>> begin Record set
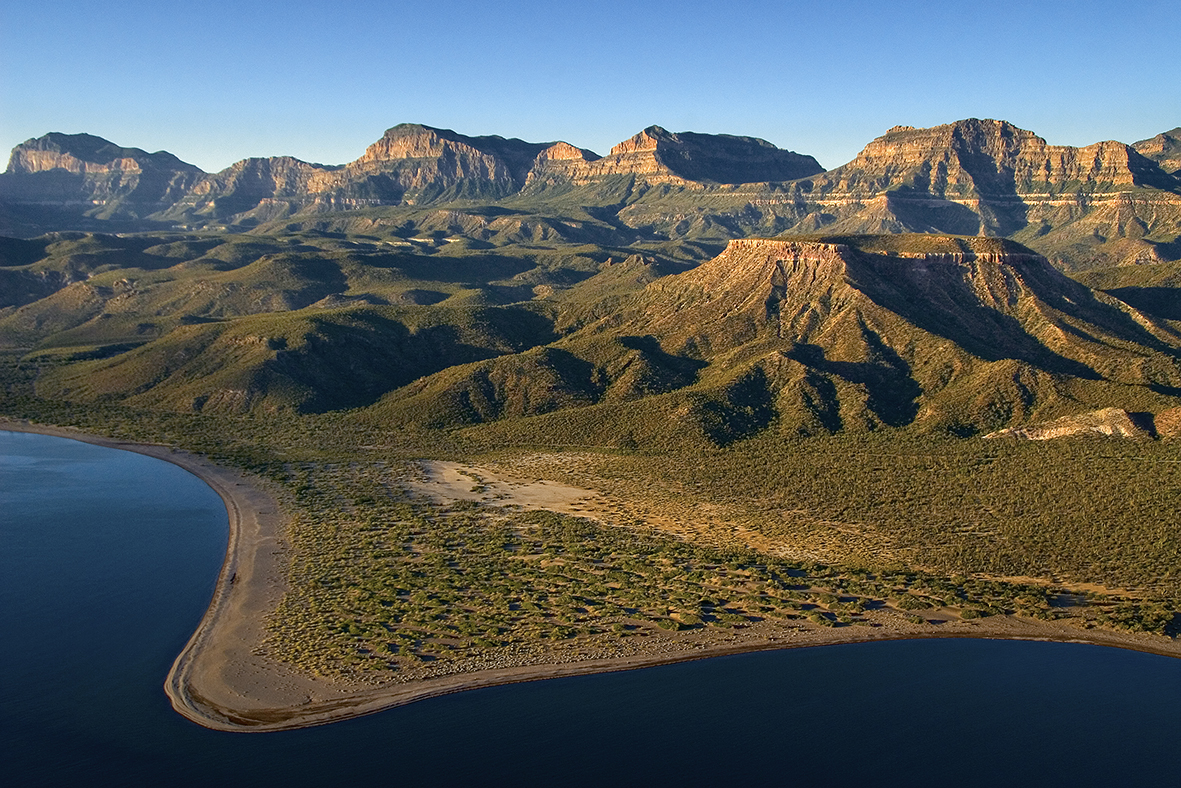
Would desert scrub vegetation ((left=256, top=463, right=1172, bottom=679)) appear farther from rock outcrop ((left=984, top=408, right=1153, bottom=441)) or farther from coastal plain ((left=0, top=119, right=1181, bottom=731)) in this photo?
rock outcrop ((left=984, top=408, right=1153, bottom=441))

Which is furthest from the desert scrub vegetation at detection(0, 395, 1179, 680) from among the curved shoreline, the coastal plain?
the curved shoreline

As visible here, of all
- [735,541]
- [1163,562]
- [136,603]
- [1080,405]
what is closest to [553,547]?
[735,541]

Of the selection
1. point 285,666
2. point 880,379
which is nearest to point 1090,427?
point 880,379

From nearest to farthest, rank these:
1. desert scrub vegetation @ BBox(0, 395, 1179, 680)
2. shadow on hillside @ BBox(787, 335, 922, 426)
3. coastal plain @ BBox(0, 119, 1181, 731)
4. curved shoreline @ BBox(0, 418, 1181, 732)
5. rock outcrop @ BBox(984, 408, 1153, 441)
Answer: curved shoreline @ BBox(0, 418, 1181, 732) < coastal plain @ BBox(0, 119, 1181, 731) < desert scrub vegetation @ BBox(0, 395, 1179, 680) < rock outcrop @ BBox(984, 408, 1153, 441) < shadow on hillside @ BBox(787, 335, 922, 426)

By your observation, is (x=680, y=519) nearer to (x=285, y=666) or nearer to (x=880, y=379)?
(x=285, y=666)

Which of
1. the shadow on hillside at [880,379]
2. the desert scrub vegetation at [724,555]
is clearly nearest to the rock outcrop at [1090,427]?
the desert scrub vegetation at [724,555]

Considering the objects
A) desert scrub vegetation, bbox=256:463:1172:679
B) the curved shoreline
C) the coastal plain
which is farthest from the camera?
the coastal plain

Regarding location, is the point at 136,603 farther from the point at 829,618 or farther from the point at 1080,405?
the point at 1080,405

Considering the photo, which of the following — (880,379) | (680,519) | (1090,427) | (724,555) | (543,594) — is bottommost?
(543,594)
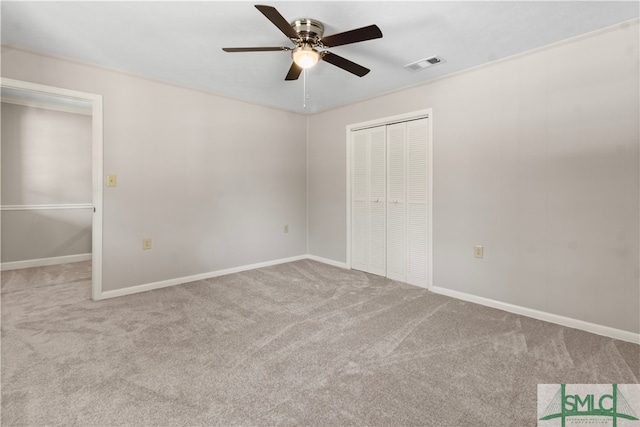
>> end Record set
**Description of the task**. Quote the records word for word from the line containing "Regarding location, is" through the end of the records, leaving out the pictures.

**Final result**.
Regarding location, is the point at 136,603 farther from the point at 829,618 or farther from the point at 1080,405?
the point at 1080,405

Considering the photo, which of the following — (880,379) | (680,519) | (1090,427) | (724,555) | (543,594) — is bottommost?
(543,594)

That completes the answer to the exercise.